В этот момент Вита встала из-за стола и пошла на кухню, а Долли бросилась ей помогать. Ролло встал, но остался за столом. Он делал так, когда кто-то из нас выходил из комнаты или входил. Когда он шевелился, вокруг него разносился тот легкий пудровый запах, и я невольно восхитилась неизменности этого аромата, как, бывало, восхищалась ароматом благоуханного растения в теплице. Обычно в течение нескольких часов запах человека меняется. К примеру, Долли сегодня днем пришла из сада вспотевшая, и сочетание запахов ее кожи и духов терпко ударило мне в нос. Но потом, когда она села рядом и стала разговаривать со мной, пот остыл, и ее запах изменился, став сладким и прохладным. Когда Вита в начале вечера крепко меня обняла, меня окутало облако мускусных духов на основе амбры, но я знала, что когда поцелую ее на прощание в конце вечера, теплота дома, свечи, алкоголь и кофе разбавят этот аромат, смешаются и от нее будет пахнуть совсем иначе. А Ролло всегда пах одинаково, и это мне нравилось; я восхищалась таким постоянством. Любое проявление стабильности в людях – большая редкость и приятность. Чем симметричнее человеческое лицо, тем выше вероятность, что запах человека окажется приятным для противоположного пола. Поэтому у обладателей симметричных лиц, по статистике, и живучих сперматозоидов больше, и яйцеклеток. К примеру, отец Долли не пах ничем; после целого дня работы на ферме его пот был пресным, как чистая вода. Он и его новая жена с личиком в форме сердечка и младенческими ямочками на щеках наверняка окажутся такими же плодовитыми, как принадлежавшие им стада коров.
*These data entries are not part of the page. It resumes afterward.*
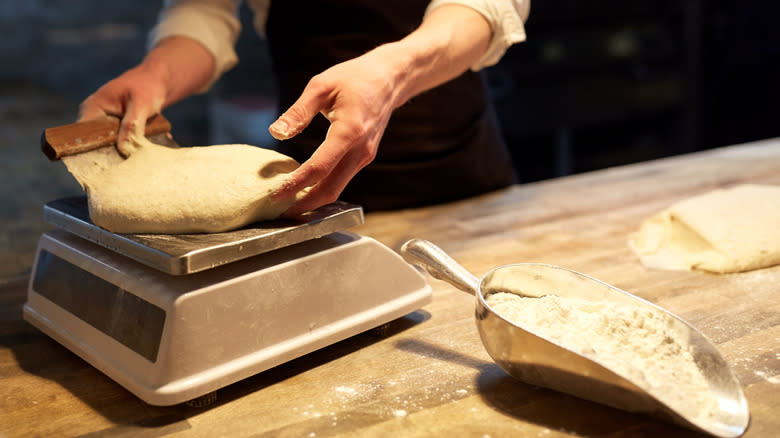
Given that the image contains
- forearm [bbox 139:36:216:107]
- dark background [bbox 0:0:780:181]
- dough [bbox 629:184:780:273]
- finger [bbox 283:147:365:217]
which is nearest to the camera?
finger [bbox 283:147:365:217]

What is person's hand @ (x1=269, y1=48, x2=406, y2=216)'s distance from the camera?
936 millimetres

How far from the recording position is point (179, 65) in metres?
1.44

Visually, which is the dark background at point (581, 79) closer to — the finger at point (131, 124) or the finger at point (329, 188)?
the finger at point (131, 124)

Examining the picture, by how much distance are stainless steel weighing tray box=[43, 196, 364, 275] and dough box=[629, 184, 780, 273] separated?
66 centimetres

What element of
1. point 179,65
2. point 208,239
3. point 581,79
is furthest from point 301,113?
point 581,79

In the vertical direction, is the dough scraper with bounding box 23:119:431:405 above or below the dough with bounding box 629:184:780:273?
above

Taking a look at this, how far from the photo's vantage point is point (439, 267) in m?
0.95

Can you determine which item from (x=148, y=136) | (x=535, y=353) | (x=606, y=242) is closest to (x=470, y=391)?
(x=535, y=353)

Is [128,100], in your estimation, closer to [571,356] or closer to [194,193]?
[194,193]

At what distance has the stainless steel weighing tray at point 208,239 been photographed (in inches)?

Ролло снова сел, а я встала и с любопытством посмотрела, что он будет делать. Он тоже немедленно встал. Но я не пошла за другими на кухню, а опять села. Ролло тоже сел, не спросив, зачем я вставала, и положил локти на стол. Его движения всколыхнули знакомое мыльное облако, уютно окутавшее нас обоих, как взметнувшиеся пылинки. Он переплел пальцы и задумчиво подпер ими подбородок; кончики пальцев едва касались нижней челюсти.
– И что случилось с мальчиком, который стоял голышом у окна? – спросил он, выпрямил один из переплетенных пальцев и указал на меня.